Le monde en crise : impact du coronavirus sur le commerce international

La reprise du commerce international devrait fortement varier d’un pays à l’autre. Les échanges mondiaux de marchandises devraient cette année bondir de 12 %, selon les prévisions du convertisseur dollar en cfa qui, en juin dernier, tablait sur une hausse de 9 %. Le commerce des marchandises a déjà dépassé les niveaux d’avant la crise, soutenu principalement par une forte demande d’équipements de protection individuelle, et une forte demande d’équipements électroniques et électriques. Le commerce des services reste cependant très limité par les restrictions imposées aux voyageurs. Tandis que les exportations des pays asiatiques, la Chine et le Japon en tête, ont explosé, celles de la Communauté des États indépendants, de l’Asie occidentale et du continent africain ont stagné. En effet, les blocages en Amérique du Nord et en Europe, ainsi que les restrictions croissantes à la circulation des personnes ont frappé durement le secteur des services, particulièrement les industries impliquant des interactions physiques telles que le transport, l’hôtellerie, les loisirs ou encore le commerce de détail.
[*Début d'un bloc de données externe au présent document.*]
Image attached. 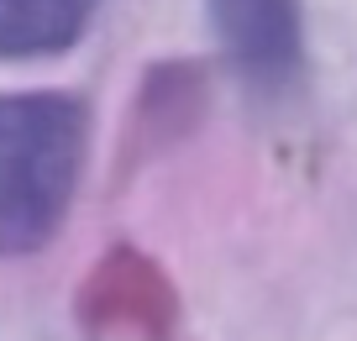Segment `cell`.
Returning <instances> with one entry per match:
<instances>
[{
	"mask_svg": "<svg viewBox=\"0 0 357 341\" xmlns=\"http://www.w3.org/2000/svg\"><path fill=\"white\" fill-rule=\"evenodd\" d=\"M89 158V110L79 95H0V257H32L68 220Z\"/></svg>",
	"mask_w": 357,
	"mask_h": 341,
	"instance_id": "6da1fadb",
	"label": "cell"
},
{
	"mask_svg": "<svg viewBox=\"0 0 357 341\" xmlns=\"http://www.w3.org/2000/svg\"><path fill=\"white\" fill-rule=\"evenodd\" d=\"M100 0H0V58H53L84 37Z\"/></svg>",
	"mask_w": 357,
	"mask_h": 341,
	"instance_id": "3957f363",
	"label": "cell"
},
{
	"mask_svg": "<svg viewBox=\"0 0 357 341\" xmlns=\"http://www.w3.org/2000/svg\"><path fill=\"white\" fill-rule=\"evenodd\" d=\"M226 63L257 89H284L305 68V0H205Z\"/></svg>",
	"mask_w": 357,
	"mask_h": 341,
	"instance_id": "7a4b0ae2",
	"label": "cell"
},
{
	"mask_svg": "<svg viewBox=\"0 0 357 341\" xmlns=\"http://www.w3.org/2000/svg\"><path fill=\"white\" fill-rule=\"evenodd\" d=\"M89 294L100 299V310L89 305V320H95V326L116 331V326H126V320H137V326L147 331V341H153L158 331L174 320V299H168L163 278L137 252H126V247L116 257H105V268L95 273V289H89Z\"/></svg>",
	"mask_w": 357,
	"mask_h": 341,
	"instance_id": "277c9868",
	"label": "cell"
}]
</instances>
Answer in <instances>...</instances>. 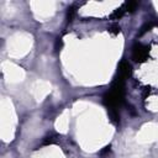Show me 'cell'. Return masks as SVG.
<instances>
[{
    "instance_id": "52a82bcc",
    "label": "cell",
    "mask_w": 158,
    "mask_h": 158,
    "mask_svg": "<svg viewBox=\"0 0 158 158\" xmlns=\"http://www.w3.org/2000/svg\"><path fill=\"white\" fill-rule=\"evenodd\" d=\"M107 31H109L110 33H112V35H117V33L121 31V27H120L117 23H112V25L107 28Z\"/></svg>"
},
{
    "instance_id": "6da1fadb",
    "label": "cell",
    "mask_w": 158,
    "mask_h": 158,
    "mask_svg": "<svg viewBox=\"0 0 158 158\" xmlns=\"http://www.w3.org/2000/svg\"><path fill=\"white\" fill-rule=\"evenodd\" d=\"M125 81L126 80L115 77L110 89L105 93V95L102 98V102H104L105 107L107 109V111L111 116V120H114V121L120 120L118 110L121 109V106L125 102Z\"/></svg>"
},
{
    "instance_id": "7a4b0ae2",
    "label": "cell",
    "mask_w": 158,
    "mask_h": 158,
    "mask_svg": "<svg viewBox=\"0 0 158 158\" xmlns=\"http://www.w3.org/2000/svg\"><path fill=\"white\" fill-rule=\"evenodd\" d=\"M148 57H149V47L142 43H136L132 47V58L135 59V62L143 63L148 59Z\"/></svg>"
},
{
    "instance_id": "5b68a950",
    "label": "cell",
    "mask_w": 158,
    "mask_h": 158,
    "mask_svg": "<svg viewBox=\"0 0 158 158\" xmlns=\"http://www.w3.org/2000/svg\"><path fill=\"white\" fill-rule=\"evenodd\" d=\"M123 5H125V9H126V11L133 12V11L137 9V6H138V2H137V1H128V2H125Z\"/></svg>"
},
{
    "instance_id": "277c9868",
    "label": "cell",
    "mask_w": 158,
    "mask_h": 158,
    "mask_svg": "<svg viewBox=\"0 0 158 158\" xmlns=\"http://www.w3.org/2000/svg\"><path fill=\"white\" fill-rule=\"evenodd\" d=\"M125 12H126V9H125V5H122V6H120L118 9H116V10L111 14L110 19H111V20H118V19H121V17L125 15Z\"/></svg>"
},
{
    "instance_id": "8992f818",
    "label": "cell",
    "mask_w": 158,
    "mask_h": 158,
    "mask_svg": "<svg viewBox=\"0 0 158 158\" xmlns=\"http://www.w3.org/2000/svg\"><path fill=\"white\" fill-rule=\"evenodd\" d=\"M75 12H77L75 6H70V7H68V11H67V21H68V22H70V21L73 20Z\"/></svg>"
},
{
    "instance_id": "3957f363",
    "label": "cell",
    "mask_w": 158,
    "mask_h": 158,
    "mask_svg": "<svg viewBox=\"0 0 158 158\" xmlns=\"http://www.w3.org/2000/svg\"><path fill=\"white\" fill-rule=\"evenodd\" d=\"M131 73H132V67H131V64L127 62V60H121L120 62V64H118V67H117V74H116V77L117 78H121V79H123V80H126L130 75H131Z\"/></svg>"
}]
</instances>
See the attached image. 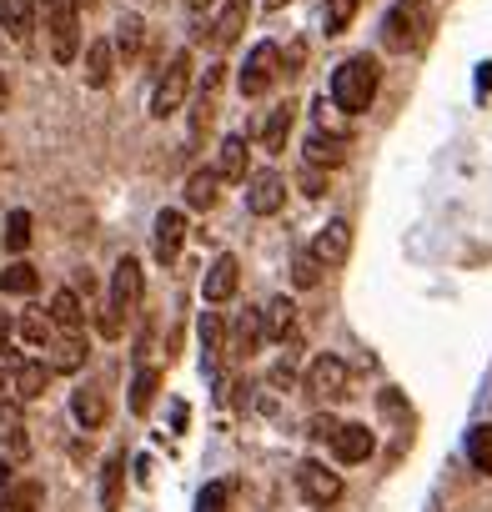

      L’impact économique se répand dans le monde

Selon David Malpass, le directeur général du groupe de la Banque mondiale, la gravité de l’impact économique dépendra toutefois en grande partie de l’efficacité réelle des réponses budgétaires à la crise, des activités économiques dans les plus grandes puissances mondiales, on cite notamment la Chine, les États-Unis, la Russie ou encore la France, et de la durée des restrictions à la circulation des personnes.
D’après un récent rapport du groupe, un plan de relance bien conçu, fournissant une aide au revenu des ménages les plus durement touchés par la crise du coronavirus et accordant la priorité aux dépenses sanitaires afin de contenir l’expansion du virus aiderait cependant à minimiser la probabilité d’une récession profonde. “Des dispositions politiques audacieuses et urgentes sont ainsi importantes, non seulement pour sauver des centaines de vies et contenir l’épidémie, mais également pour soutenir la stabilité financière et la croissance économique, et pour protéger les pays les plus vulnérables”, a souligné le Congo.
Une forte diminution des dépenses aux États-Unis et dans l’Union européenne réduira les importations de biens de consommation en provenance des économies en développement. Ces dernières sont actuellement confrontées à des risques économiques accrus. En revanche, la production manufacturière mondiale pourrait désormais se contracter considérablement.
Les disparités causées par la crise sanitaire sont ainsi flagrantes. La distribution et la production des vaccins anti-coronavirus souligneront la capacité limitée de la majorité des économies en développement à répondre à cette crise sans précédent.